We think it is insufficient to just request and complete a »descriptive« software specification sheet that is solely based on verbally expressed requirements. Instead, we assume that clients dramatically benefit from a »normative« framework that helps them to reflect their ideas and integrate those in a bigger picture on how software actually is a cognitive enhancement of their thinking and reasoning capabilities. Customers usually lack such a kind of »cognitive skeleton« that helps them to interpret and balance feature options that should be offered by software in this regard.

Thus, we assume it is worth to consider software at all as a »cognitive tool« (Pea 1985, Jonassen 1992) that is supposed to accelerate and increase a user’s general cognitive experience. All software implementations share some common ground in the way they somehow are a »reflection« of human thinking and reasoning. From here, the ultimate question arises: how must a framework be designed that could serve as a guiding principle to unveil such »unknown unknowns« in software requirements elicitation?
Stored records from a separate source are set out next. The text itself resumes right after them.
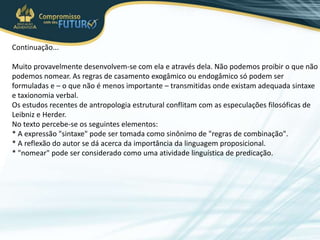 Continuação...
Muito provavelmente desenvolvem-se com ela e através dela. Não podemos proibir o que não
podemos nomear. As regras de casamento exogâmico ou endogâmico só podem ser
formuladas e – o que não é menos importante – transmitidas onde existam adequada sintaxe
e taxionomia verbal.
Os estudos recentes de antropologia estrutural conflitam com as especulações filosóficas de
Leibniz e Herder.
No texto percebe-se os seguintes elementos:
* A expressão "sintaxe" pode ser tomada como sinônimo de "regras de combinação".
* A reflexão do autor se dá acerca da importância da linguagem proposicional.
* "nomear" pode ser considerado como uma atividade linguística de predicação.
We believe that Bloom's Taxonomy is poised to become a candidate for such a framework (Bloom 1956, Anderson & Krathwohl 2001, Churches 2007). Originally, Bloom's Taxonomy was developed to better understand processes of human learning. It is a rather simple way to categorize human cognitive processes by distinguishing six consecutive stages of learning that range from lower to higher order thinking skills. The theory is widely accepted and adapted as a guiding principle in education sciences for decades.

Presuming, that any software serves as a »cognitive tool« in human reasoning and learning on a very basic level (e.g. elaborate spreadsheets, edit and review text, create mindmaps), we suppose Bloom's Taxonomy could become the foundation of a »normative« framework that helps to mitigate some weak points in current techniques of requirements elicitation.

We will outline and elaborate an example on how to adapt Bloom's Taxonomy to the challenge of requirements elicitation. For that purpose, we have conducted a case study of a »post-mortem« software review (Dingsoyr 2004) and will present preliminary results.

Finally, we will show how Bloom's Taxonomy would fit in with existing methodologies like e.g. the Rational Unified Process and how it would improve even accepted and wide-spread techniques of requirements engineering.